Selected extract:
------------------------------------------------------------
Iterative Linear Quadratic Regulator Design for Nonlinear Quadrotor System

The main difference between iLQR and IQR can be thought of in this way: LQR deals with optimal control which is to provide an optimal solution over the entire state space that being said, when a goal is specified, you can start from anywhere to reach the target in an optimal way defined by the cost function you desired. The optimality in a sense is that if you take any other path more costs would be incurred. On the other hand, iLQR deals with trajectory optimization, which can be viewed as a variant of optimal control in a sense that we don’t deal with the entire state space but the time horizon instead. In this case, we are given both the starting point and end point, and the goal is to design a path or trajectory to minimize the cost function we design while respecting the dynamics of the system.
------------------------------------------------------------
Listed entries:
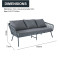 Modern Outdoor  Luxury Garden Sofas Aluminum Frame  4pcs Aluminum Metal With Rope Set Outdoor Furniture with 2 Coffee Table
------------------------------------------------------------
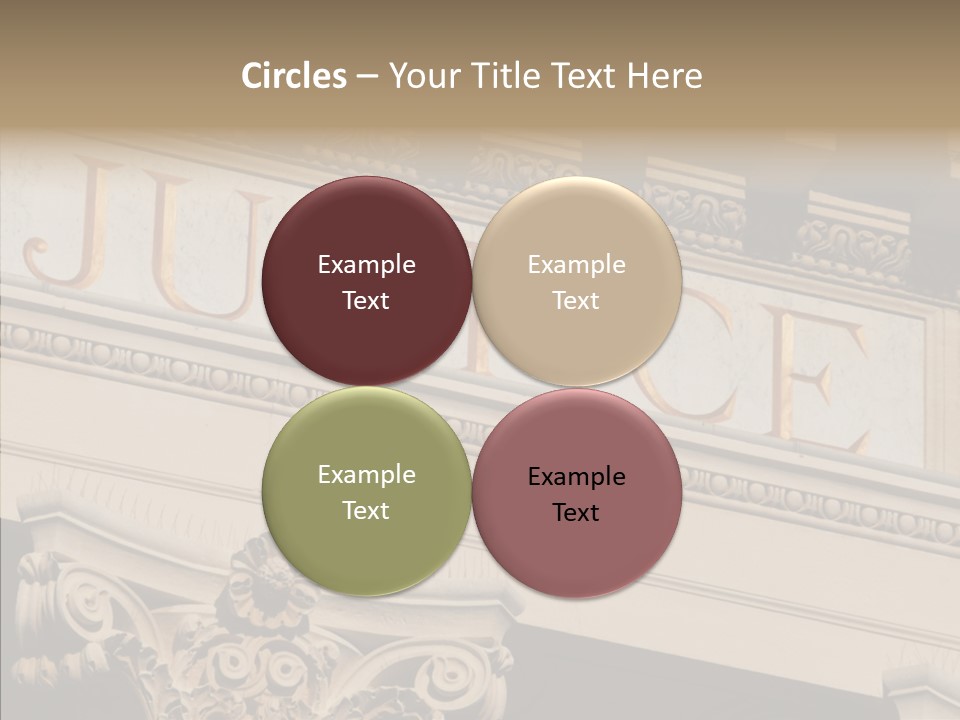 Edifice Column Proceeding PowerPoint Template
------------------------------------------------------------
What you should do: Continue the text on iterative LQR design for a nonlinear quadrotor, starting after its last sentence.

Expected output:
Because we are now considering the inifinte horizon in this case, which makes sense because we would like the object to finish a trajectory over a finite period. We can transcribe the problem into an optimization program:

\[\begin{aligned} &\min_{x, u} \ l_f(x_N) + \sum_{k=0}^{N-1} l(x_k, u_k)\\ &\text{s.t. } \ x_{k+1} = f(x_k, u_k) \end{aligned}\]

The neat thing about the expression above is that although it seems to have a dynamic constraint, it can be treated as an unconstrained optimization problem by simulating forward with the input trajectory. Note that we are dealing with nonlinear discrete dynamics in continuous time. Note we are going to discretize time horizon later.

The idea of iterative is to first guess a trajectory input and we can iteratively solve for the optimal trajectory by simulating forward and solving LQR backwards. Say we have our initial guess of input trajectory \(\{ \hat{u}_k \}\), we can choose an integration scheme to obtain \(\{ \hat{x}_k \}\).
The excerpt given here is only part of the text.